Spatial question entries

***

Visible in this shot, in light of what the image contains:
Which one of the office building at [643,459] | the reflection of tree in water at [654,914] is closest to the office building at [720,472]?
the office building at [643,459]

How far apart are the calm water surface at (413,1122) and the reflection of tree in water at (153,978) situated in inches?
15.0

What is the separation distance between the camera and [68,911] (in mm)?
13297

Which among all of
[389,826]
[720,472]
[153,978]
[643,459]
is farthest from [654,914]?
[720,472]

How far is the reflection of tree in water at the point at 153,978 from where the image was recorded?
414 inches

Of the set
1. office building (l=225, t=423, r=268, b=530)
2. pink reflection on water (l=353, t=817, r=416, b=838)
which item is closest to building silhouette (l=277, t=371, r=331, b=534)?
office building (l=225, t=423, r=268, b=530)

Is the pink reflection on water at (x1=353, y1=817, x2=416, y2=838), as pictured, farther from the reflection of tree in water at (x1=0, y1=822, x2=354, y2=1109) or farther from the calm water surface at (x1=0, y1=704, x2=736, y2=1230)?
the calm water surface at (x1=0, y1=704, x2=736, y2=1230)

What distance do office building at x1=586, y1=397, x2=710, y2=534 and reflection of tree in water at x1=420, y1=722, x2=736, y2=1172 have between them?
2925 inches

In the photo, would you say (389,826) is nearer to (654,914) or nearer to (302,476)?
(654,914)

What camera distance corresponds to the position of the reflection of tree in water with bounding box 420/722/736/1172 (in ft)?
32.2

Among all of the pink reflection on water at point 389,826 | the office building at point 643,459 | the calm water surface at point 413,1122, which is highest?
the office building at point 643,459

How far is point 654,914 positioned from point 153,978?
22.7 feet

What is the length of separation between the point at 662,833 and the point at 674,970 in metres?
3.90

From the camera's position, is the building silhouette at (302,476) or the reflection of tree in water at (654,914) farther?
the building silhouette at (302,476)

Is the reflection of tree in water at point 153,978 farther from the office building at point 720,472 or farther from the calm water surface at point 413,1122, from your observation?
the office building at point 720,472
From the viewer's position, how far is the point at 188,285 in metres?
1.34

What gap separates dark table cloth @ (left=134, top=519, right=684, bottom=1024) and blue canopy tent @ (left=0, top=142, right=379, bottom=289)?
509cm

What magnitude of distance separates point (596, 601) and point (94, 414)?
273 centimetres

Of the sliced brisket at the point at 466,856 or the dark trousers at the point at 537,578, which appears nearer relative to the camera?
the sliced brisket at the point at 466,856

***

▸ PROBLEM DESCRIPTION
Pick out every line in the entries above that contains the string "camera", treating uppercase and lowercase letters as different.

▸ FULL RESPONSE
What is the separation distance between the camera and [68,911] (in mm)?
What camera distance corresponds to the position of the reflection of tree in water with bounding box 420/722/736/1172 (in ft)?
From the camera's position, is the building silhouette at (302,476) or the reflection of tree in water at (654,914) farther?
Of the sliced brisket at the point at 466,856 or the dark trousers at the point at 537,578, which appears nearer relative to the camera?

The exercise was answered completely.